*Passage:*
%%

IRELAND will experience the biggest drop in economic growth experienced by any industrialised country since the Great Depression of the 1920s. This was the shocking forecast by the Economic and Social Research Institute (ESRI) in a report published on Wednesday.
Meanwhile the Central Statistics Office says unemployment in the 26 Counties has risen to 11.4% following another jump in the Live Register figures over the past month.
More than 384,000 people were signing on during April, an increase of 13,000 on the figure for March.
The latest rise means the total number of people on the Live Register has increased by almost 97% over the past year.
The quarterly economic report by the ESRI predicts that gross national product will fall by 9.2 per cent this year.
“Our forecasts suggest that Ireland’s economy will contract by around 14 per cent over the three years 2008 to 2010. By historic and international standards this is a truly dramatic development.
“Prior to this the largest decline for an industrialised country since the 1930s had been in Finland, where real gross domestic product declined by 11 per cent between 1990 and 1993”, the report said.
The ESRI expects the average number of jobs in the economy to fall by 187,300 this year and the number of people unemployed to rise to 292,200, giving an average unemployment rate of 13.2 per cent.
The report predicts another 102,800 jobs to be lost next year, and for the unemployment rate to average 16.8 per cent.
Dr Alan Barrett, one of the report’s authors, said the severe recession was a result of the 26 County economy being very exposed in an international downturn while at the same time having allowed housing and construction generally to have become too large a part of its domestic economy.
The ESRI believes there may be net annual emigration of approximately 30,000 in the years to April 2009 and April 2010. It expects a general Government deficit of 12 per cent of gross domestic product (GDP) this year, and 11.5 per cent next year. Government debt is expected to be more than 55 per cent of GDP by next year.
The ESRI forecasts do not take into account the cost to the state of buying toxic assets from the banks by way of the National Asset Management Agency (NAMA). This will add a huge amount to Government debt and to the state’s annual interest bill.

%%

*Activity A:*
List every organization that the article on Ireland's recession names.
*Activity B:*
Write the next paragraph of the article on Ireland's recession, picking up after its final sentence.
The records play no part in what follows.

*Record extracts:*
%%

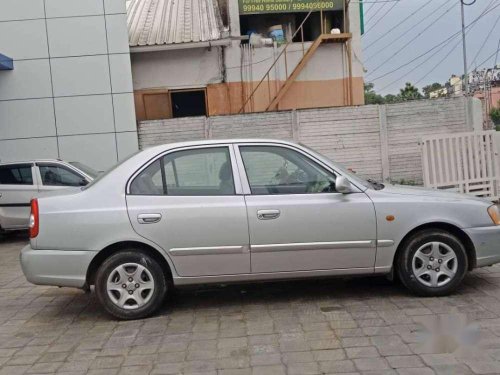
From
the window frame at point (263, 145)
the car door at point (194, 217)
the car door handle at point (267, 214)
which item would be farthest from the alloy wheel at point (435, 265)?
the car door at point (194, 217)

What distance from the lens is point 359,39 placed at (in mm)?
15750

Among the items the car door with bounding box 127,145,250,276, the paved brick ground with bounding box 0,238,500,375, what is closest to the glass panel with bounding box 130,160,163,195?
the car door with bounding box 127,145,250,276

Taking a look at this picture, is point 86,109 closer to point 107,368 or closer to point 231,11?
point 231,11

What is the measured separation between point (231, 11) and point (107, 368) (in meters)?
12.7

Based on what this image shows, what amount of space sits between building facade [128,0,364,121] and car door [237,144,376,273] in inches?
378

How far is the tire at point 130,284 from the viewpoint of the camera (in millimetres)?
5180

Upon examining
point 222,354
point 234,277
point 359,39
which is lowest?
point 222,354

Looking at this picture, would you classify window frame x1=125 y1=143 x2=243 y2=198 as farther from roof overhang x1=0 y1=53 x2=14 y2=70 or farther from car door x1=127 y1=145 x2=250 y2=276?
roof overhang x1=0 y1=53 x2=14 y2=70

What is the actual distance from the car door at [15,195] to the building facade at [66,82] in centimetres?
238

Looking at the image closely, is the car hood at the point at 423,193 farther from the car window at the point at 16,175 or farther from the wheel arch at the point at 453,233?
the car window at the point at 16,175

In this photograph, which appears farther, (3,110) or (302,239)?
(3,110)

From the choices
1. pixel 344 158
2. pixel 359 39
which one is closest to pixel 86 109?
pixel 344 158

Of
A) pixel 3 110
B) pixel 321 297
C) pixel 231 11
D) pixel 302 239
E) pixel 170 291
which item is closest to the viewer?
pixel 302 239

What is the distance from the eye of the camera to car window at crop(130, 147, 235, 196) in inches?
209
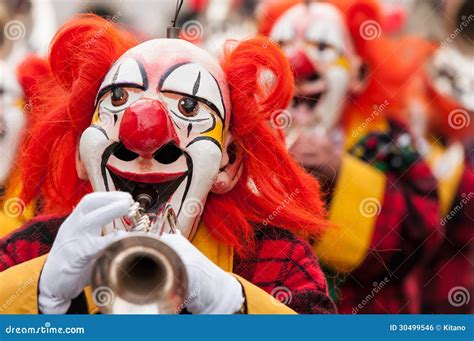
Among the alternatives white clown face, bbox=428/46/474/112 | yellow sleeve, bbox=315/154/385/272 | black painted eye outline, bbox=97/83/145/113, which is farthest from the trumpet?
white clown face, bbox=428/46/474/112

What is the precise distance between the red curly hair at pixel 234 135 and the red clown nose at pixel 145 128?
217 millimetres

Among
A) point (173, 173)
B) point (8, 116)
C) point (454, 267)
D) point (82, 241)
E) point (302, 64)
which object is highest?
point (173, 173)

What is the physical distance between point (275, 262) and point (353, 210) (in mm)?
1215

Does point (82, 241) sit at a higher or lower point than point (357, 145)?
higher

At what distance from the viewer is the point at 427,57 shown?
5.16m

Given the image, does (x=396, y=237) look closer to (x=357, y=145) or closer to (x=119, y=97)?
(x=357, y=145)

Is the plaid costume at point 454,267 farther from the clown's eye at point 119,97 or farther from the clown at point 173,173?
the clown's eye at point 119,97

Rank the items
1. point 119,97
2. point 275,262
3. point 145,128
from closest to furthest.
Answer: point 145,128 → point 119,97 → point 275,262

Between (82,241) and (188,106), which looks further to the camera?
(188,106)

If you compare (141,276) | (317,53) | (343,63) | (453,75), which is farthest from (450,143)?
(141,276)

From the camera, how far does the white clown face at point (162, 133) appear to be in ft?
9.30

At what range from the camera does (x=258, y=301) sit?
2795 mm

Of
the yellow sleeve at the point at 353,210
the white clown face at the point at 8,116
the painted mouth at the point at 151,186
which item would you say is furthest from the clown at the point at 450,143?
the painted mouth at the point at 151,186
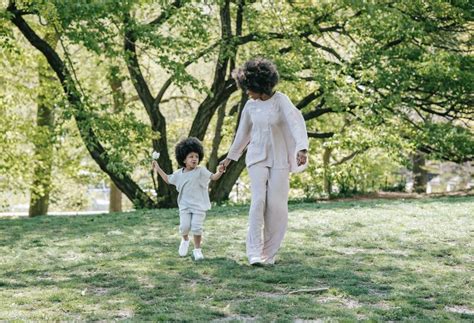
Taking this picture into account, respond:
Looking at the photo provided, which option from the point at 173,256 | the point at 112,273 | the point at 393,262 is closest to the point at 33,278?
the point at 112,273

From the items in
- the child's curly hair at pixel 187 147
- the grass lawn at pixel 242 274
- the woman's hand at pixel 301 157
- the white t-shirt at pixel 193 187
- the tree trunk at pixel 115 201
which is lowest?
the grass lawn at pixel 242 274

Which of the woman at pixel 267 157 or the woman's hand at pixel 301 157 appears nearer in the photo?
the woman's hand at pixel 301 157

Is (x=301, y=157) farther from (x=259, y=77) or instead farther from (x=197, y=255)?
(x=197, y=255)

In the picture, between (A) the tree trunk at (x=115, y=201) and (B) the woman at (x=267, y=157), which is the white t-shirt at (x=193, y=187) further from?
(A) the tree trunk at (x=115, y=201)

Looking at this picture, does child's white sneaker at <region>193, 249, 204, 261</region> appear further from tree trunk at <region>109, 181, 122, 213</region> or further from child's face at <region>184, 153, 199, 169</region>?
tree trunk at <region>109, 181, 122, 213</region>

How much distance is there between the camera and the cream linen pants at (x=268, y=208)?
7906mm

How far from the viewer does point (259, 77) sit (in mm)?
7816

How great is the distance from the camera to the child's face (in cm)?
849

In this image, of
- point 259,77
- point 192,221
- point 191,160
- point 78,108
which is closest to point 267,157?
point 259,77

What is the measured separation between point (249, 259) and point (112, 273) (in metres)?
1.38

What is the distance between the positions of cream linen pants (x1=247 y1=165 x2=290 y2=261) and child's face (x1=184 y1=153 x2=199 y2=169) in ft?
2.56

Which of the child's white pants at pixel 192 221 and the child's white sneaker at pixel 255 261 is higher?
the child's white pants at pixel 192 221

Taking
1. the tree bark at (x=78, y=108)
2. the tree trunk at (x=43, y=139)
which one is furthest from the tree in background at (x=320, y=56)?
the tree trunk at (x=43, y=139)

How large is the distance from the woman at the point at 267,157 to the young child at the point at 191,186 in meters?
0.75
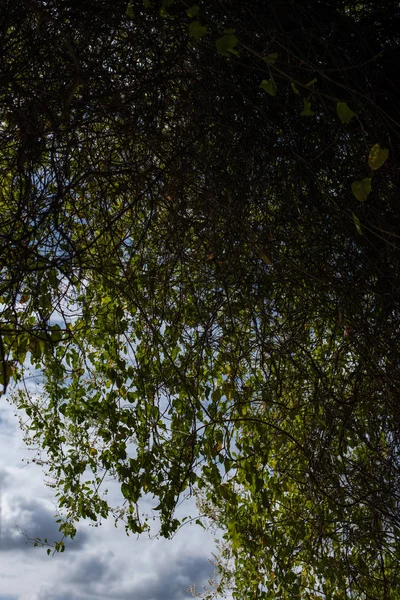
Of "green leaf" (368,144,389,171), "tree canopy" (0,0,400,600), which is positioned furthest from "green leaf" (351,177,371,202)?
"tree canopy" (0,0,400,600)

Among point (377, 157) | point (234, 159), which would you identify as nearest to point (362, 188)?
point (377, 157)

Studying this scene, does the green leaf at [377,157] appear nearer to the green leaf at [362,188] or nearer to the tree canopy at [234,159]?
the green leaf at [362,188]

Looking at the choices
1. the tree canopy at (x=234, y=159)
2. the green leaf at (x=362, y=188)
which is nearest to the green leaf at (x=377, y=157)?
the green leaf at (x=362, y=188)

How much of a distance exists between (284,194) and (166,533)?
1.34 m

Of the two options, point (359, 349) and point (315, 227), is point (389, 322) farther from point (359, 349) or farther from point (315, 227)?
point (315, 227)

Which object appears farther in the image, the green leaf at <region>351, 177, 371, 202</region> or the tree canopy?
the tree canopy

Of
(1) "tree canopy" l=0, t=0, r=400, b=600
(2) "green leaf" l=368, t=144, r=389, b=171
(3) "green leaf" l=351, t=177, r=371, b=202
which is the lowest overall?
(3) "green leaf" l=351, t=177, r=371, b=202

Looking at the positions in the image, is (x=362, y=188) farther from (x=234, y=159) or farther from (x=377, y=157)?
(x=234, y=159)

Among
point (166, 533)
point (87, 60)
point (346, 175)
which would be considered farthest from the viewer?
point (166, 533)

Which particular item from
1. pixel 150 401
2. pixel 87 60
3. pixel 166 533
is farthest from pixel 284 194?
pixel 166 533

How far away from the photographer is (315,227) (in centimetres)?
168

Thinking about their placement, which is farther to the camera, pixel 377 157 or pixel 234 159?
pixel 234 159

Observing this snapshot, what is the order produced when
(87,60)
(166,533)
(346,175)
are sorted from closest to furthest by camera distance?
(87,60) < (346,175) < (166,533)

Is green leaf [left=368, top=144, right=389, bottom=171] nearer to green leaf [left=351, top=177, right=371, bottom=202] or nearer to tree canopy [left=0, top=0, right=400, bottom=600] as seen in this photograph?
green leaf [left=351, top=177, right=371, bottom=202]
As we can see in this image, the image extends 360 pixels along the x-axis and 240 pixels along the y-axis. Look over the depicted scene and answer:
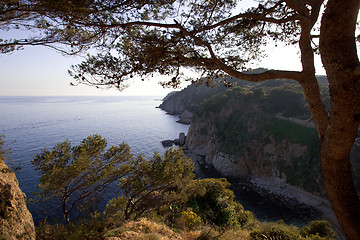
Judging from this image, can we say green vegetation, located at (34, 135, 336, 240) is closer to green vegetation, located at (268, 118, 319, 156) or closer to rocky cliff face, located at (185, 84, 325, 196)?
rocky cliff face, located at (185, 84, 325, 196)

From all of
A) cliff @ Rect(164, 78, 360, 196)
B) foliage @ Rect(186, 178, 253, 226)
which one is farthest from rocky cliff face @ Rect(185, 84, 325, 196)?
foliage @ Rect(186, 178, 253, 226)

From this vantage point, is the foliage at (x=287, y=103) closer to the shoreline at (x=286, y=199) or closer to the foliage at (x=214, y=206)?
the shoreline at (x=286, y=199)

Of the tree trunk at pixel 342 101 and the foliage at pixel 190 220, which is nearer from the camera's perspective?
the tree trunk at pixel 342 101

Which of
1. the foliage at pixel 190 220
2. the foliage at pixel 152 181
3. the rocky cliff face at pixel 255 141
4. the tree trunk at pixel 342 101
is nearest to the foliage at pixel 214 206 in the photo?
the foliage at pixel 152 181

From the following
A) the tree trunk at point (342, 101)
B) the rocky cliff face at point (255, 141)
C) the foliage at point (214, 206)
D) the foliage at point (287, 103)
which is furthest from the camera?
the foliage at point (287, 103)

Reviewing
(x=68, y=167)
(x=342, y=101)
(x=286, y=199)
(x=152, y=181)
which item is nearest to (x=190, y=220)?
(x=152, y=181)

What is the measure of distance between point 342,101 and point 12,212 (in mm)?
7497

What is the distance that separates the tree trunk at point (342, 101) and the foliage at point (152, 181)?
759 cm

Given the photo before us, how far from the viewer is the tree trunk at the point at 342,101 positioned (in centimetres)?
249

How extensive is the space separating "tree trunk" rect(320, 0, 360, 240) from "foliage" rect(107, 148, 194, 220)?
759 cm

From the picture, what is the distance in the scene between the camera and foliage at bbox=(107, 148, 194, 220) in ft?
32.0

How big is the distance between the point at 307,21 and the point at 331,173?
2.79 meters

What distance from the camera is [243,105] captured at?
130 ft

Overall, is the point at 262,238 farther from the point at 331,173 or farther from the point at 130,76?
the point at 130,76
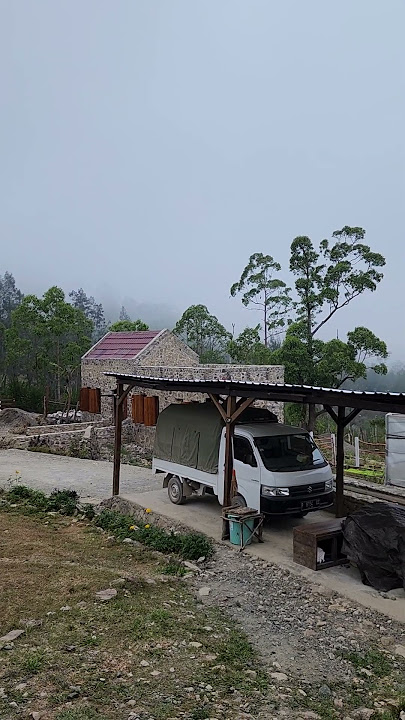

%%

*Task answer A:*
Economic and Social Research Institute (ESRI)
Central Statistics Office
National Asset Management Agency (NAMA)

*Task answer B:*
Reacting to the latest devastating economic report, Sinn Féin Economics Spokesperson Arthur Morgan TD, speaking on Wednesday said:
“This mornings live register figures and the ESRI report that the economy will contract by 14% over three years is concrete evidence of the Government’s failed economic policy.
“Ireland is facing a tsunami of unemployment. This morning’s CSO live register figures show that another 15,800 joined the live register between March and April to reach 388,600 in April.
“The ESRI predicts that another 102,000 jobs will be lost by the end of next year.
“While the ESRI stated the Goverment’s recent budget had a positive effect in restoring fiscal stability, the forecast by the ESRI of a. 11.5% defecit in spending did not take into account the cost to the state of purchasing toxic assets through NAMA.
“Sinn Féin opposes making the taxpayer liable for the reckless behaviour of lenders and property speculators.
“The Government is ignoring the unemployment crisis. Unless there is a shift away from bailing out the banks to saving jobs and creating employment, Ireland will suffer the worst economic depression in modern history.
“The Government must use its resources to fund employment in the private sector. Sinn Féin will continue to call for a €300 million job retention fund.
It is Fianna Fáil who are largely responsible for the crisis and it is they who are exacerbating the crisis through continuing to prioritise their fat cat friends.”